As long as the political taboo on raising taxes endures, the service will be in financial peril. 

It has long been clear that the NHS is in financial ill-health. But today's figures, conveniently delayed until after the Conservative conference, are still stunningly bad. The service ran a deficit of £930m between April and June (greater than the £820m recorded for the whole of the 2014/15 financial year) and is on course for a shortfall of at least £2bn this year - its worst position for a generation. 

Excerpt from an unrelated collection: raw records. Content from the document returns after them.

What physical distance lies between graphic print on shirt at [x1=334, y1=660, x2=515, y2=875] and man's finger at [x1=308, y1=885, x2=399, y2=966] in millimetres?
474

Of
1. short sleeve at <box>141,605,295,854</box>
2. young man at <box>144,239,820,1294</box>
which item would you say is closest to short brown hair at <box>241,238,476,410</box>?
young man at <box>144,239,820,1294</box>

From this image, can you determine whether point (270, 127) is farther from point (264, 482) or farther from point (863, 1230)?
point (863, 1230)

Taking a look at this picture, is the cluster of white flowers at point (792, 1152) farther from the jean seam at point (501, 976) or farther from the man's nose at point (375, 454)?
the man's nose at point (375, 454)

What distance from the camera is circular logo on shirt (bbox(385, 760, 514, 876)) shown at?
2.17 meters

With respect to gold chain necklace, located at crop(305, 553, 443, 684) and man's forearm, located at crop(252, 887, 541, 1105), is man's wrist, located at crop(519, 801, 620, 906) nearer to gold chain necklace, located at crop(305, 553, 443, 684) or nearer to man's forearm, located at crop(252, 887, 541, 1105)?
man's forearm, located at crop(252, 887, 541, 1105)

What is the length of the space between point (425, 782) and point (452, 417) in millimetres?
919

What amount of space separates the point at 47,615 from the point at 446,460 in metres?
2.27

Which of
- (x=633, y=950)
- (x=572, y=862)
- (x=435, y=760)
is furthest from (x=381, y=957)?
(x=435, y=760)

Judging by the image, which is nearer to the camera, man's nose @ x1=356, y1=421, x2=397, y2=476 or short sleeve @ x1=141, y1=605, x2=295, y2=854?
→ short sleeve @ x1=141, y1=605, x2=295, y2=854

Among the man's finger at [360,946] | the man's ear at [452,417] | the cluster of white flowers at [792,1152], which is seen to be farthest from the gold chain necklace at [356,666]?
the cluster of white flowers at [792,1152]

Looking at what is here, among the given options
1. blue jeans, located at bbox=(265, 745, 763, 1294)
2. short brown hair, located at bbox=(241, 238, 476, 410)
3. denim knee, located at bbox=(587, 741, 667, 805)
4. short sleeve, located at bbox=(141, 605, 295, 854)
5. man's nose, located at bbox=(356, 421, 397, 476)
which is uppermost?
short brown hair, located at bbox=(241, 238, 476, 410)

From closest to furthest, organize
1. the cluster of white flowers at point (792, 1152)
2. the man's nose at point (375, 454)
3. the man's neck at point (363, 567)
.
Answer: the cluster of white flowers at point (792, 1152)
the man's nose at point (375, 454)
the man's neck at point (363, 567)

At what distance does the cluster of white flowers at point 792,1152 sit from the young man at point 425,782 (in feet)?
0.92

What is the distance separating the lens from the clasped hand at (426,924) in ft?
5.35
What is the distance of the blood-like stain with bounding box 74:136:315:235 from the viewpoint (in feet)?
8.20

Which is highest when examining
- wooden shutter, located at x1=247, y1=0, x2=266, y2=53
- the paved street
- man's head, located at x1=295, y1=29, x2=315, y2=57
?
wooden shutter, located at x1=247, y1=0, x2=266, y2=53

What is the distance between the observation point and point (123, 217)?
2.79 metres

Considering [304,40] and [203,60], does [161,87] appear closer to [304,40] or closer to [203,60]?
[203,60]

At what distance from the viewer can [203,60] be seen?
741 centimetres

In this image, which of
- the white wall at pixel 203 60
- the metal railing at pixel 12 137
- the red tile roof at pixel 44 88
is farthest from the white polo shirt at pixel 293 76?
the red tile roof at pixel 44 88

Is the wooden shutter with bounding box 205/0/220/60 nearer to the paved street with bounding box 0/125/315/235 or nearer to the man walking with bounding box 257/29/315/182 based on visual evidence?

Though often described as having been shielded from austerity, owing to its ring-fenced budget, the NHS is enduring the toughest spending settlement in its history. Since 1950, health spending has grown at an average annual rate of 4 per cent, but over the last parliament it rose by just 0.5 per cent. An ageing population, rising treatment costs and the social care crisis all mean that the NHS has to run merely to stand still. The Tories have pledged to provide £10bn more for the service but this still leaves £20bn of efficiency savings required. 

Speculation is now turning to whether George Osborne will provide an emergency injection of funds in the Autumn Statement on 25 November. But the long-term question is whether anyone is prepared to offer a sustainable solution to the crisis. Health experts argue that only a rise in general taxation (income tax, VAT, national insurance), patient charges or a hypothecated "health tax" will secure the future of a universal, high-quality service. But the political taboo against increasing taxes on all but the richest means no politician has ventured into this territory. Shadow health secretary Heidi Alexander has today called for the government to "find money urgently to get through the coming winter months". But the bigger question is whether, under Jeremy Corbyn, Labour is prepared to go beyond sticking-plaster solutions. 

George Eaton is political editor of the New Statesman.